(Your goal) In the forum thread below about making a dredge, reproduce word for word everything from "Years ago when" down to "a summer job.".

# Has anybody made their own dredge?



## 4metals (Jun 29, 2012)

I am totally new to this aspect of gold recovery so I am looking for pointers and sources of dredge making supplies and any tips.


----------



## Geo (Jun 30, 2012)

it really depends on the size and how much you want to do. ive converted two highbankers to dredges before. if you want to work a small stream (Lets say less than over your head) a 2" pump should work fine. a dredge is basically a floating sluice. suction is produced at the nozzle by the venturi effect. if the dredges hose is like 15' to 20' you may want to go up to a 3" pump or two 2" pumps. the the pumps pressure comes into the venturi coupling at the header box. consider the picture as a starter kit. a couple of pontoons as a platform. one man should be able to pull it with no problem.


----------



## philddreamer (Jun 30, 2012)

I made 4" dredge back in 2008; a used a 5hp B&S & pump from a 3" dredge. I made the power jet from a 4" aluminum tubing. I bought some hose, used inner tubes for floatation; made the sluice box out of aluminum & the riffles out of light guage steel. 
I'll try to post some pic's tomorrow, if a can get some copies from my back up HD, the main PC went kaput!

Phil

P.S.:
Found them!


----------



## philddreamer (Jun 30, 2012)

One thing to keep in mind, the higher the power jet is from the surface of the water, the more horse power needed in order to have enough suction at the end of the nozzle, thus clearing the hose of all the material that was picked up. For a 4" dredge, 6HP or higher is recommended. 
Phil


----------



## NoIdea (Jun 30, 2012)

Years ago when i was a boy, not saying im now a girl, no! no! no! :mrgreen:. I did some dredging use a very very similar set up, except the water pump was attached to a standard lawnmower moter, this was mounted on a platform which sat on an innertube with the pump submerged through the center of the tube, if you get my drift. The venture system was located at the suction end. The pump had a mesh attached to prevent debre entering. I worked under water, with proper breathing equipment and air pump, only a summer job.

Deano


----------



## philddreamer (Jun 30, 2012)

Yeap, I'm familiar with that type of dredge! I have a 2" old dredge that's design that way. 
Phil


----------



## urbanminer (Jul 1, 2012)

Check out some of the gold prospecting forums. Many of them have free downloads of plans to make equipment. Keene or proline are a couple of the major manufacturers of dredge accessories and most parts can be purchased from them. If you want a ready built dredge, try to find one in California. They are selling cheap!


----------



## 4metals (Jul 1, 2012)

Thanks for the reply's, I have a friend in Central America who has leased land for a placer operation in a small stream. His preliminary panning yielded rice sized placer gold. 

I described to him how to build a riffle out of plywood with a "green grass carpeting" base and a grid to hold it down. A 2" water pump will supply the water and shovels and buckets will supply the stream bottoms. I was hoping to find some how to plans to build a riffle to send him on the internet. 

If the riffle pays the next upgrade is a dredge but starting out on a budget a wooden riffle and his existing pump seems like a good way to test larger areas rather than just panning.


----------



## Geo (Jul 1, 2012)

(Information given)
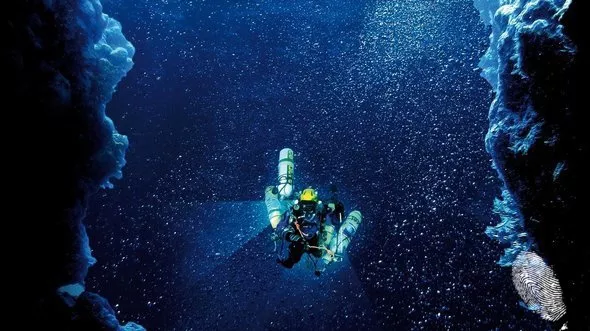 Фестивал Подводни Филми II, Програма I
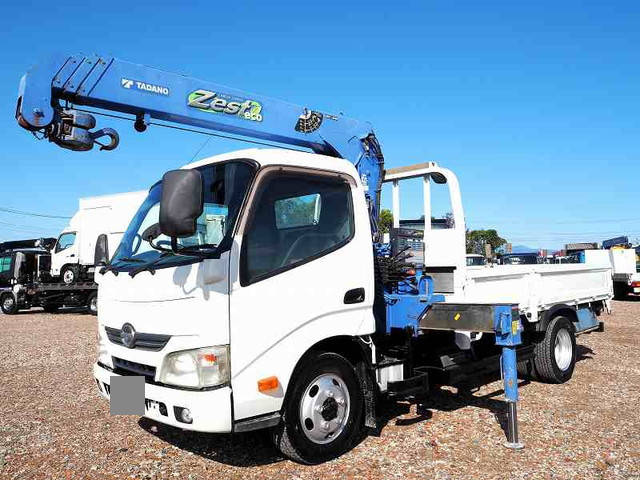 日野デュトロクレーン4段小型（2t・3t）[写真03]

--

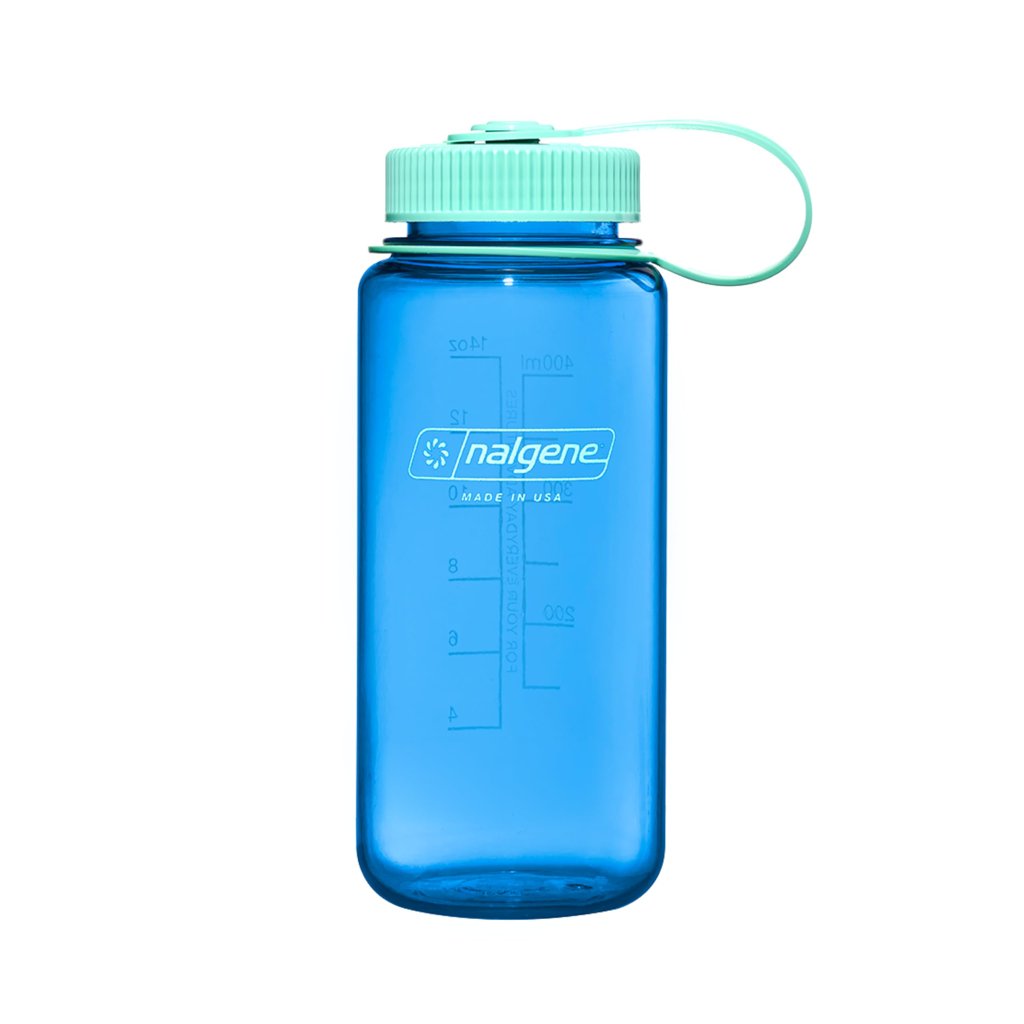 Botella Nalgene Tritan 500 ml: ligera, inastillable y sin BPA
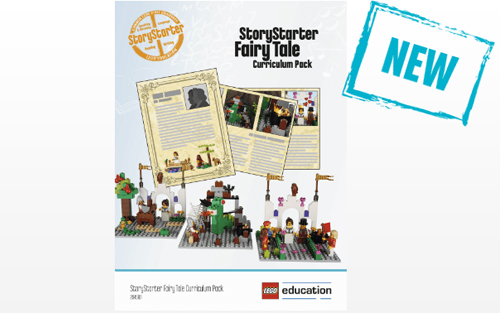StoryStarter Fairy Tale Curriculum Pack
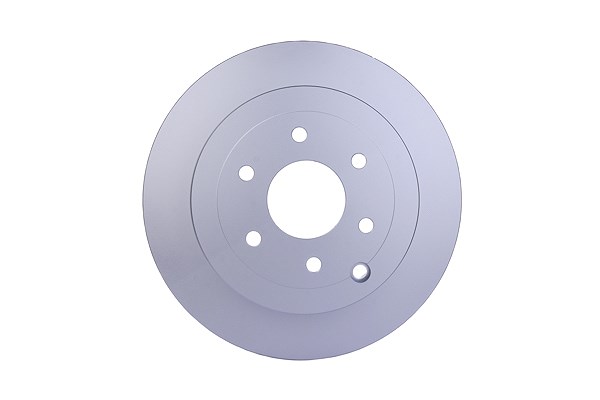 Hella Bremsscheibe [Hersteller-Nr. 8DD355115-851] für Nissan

(Problem solution)
Years ago when i was a boy, not saying im now a girl, no! no! no! :mrgreen:. I did some dredging use a very very similar set up, except the water pump was attached to a standard lawnmower moter, this was mounted on a platform which sat on an innertube with the pump submerged through the center of the tube, if you get my drift. The venture system was located at the suction end. The pump had a mesh attached to prevent debre entering. I worked under water, with proper breathing equipment and air pump, only a summer job.